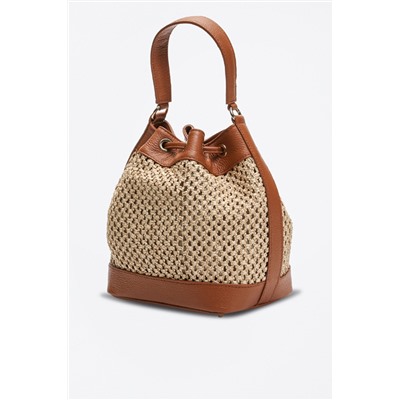 Bolso saco de rafia y piel Monaco Beige y camel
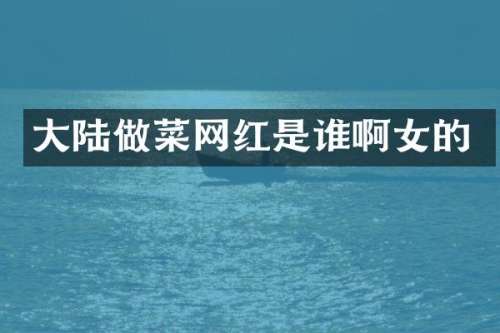 大陆做菜网红是谁啊女的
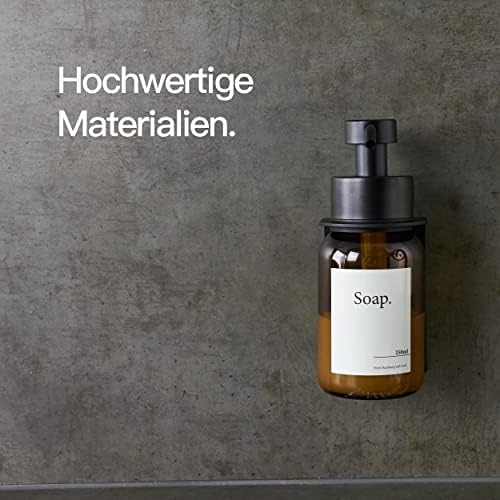 Designfabrik Hamburg | Glas Seifenspender für Bad und Küche | Edelstahl-Pumpspender, modern und elegant | 250ml, Schwarz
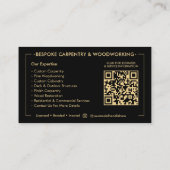 Carte De Visite Charpentier Moderne Menuisier Constructeur de Deck (Dos)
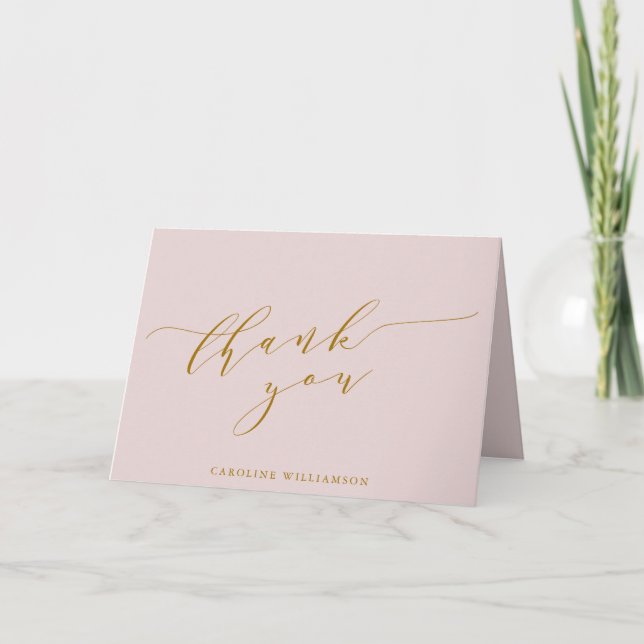 Personalised Elegant Pink Script Bridal Shower  Thank You Card (Front)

━━━━━━━━━━━━━━━━━━━━━━━━━━━━━━

Start at the line holding "Designfabrik Hamburg |" and stop at the last line of the entries above. Repeat those lines exactly, pictures excluded.

Answer section:
 Designfabrik Hamburg | Glas Seifenspender für Bad und Küche | Edelstahl-Pumpspender, modern und elegant | 250ml, Schwarz
 Carte De Visite Charpentier Moderne Menuisier Constructeur de Deck (Dos)
 Personalised Elegant Pink Script Bridal Shower  Thank You Card (Front)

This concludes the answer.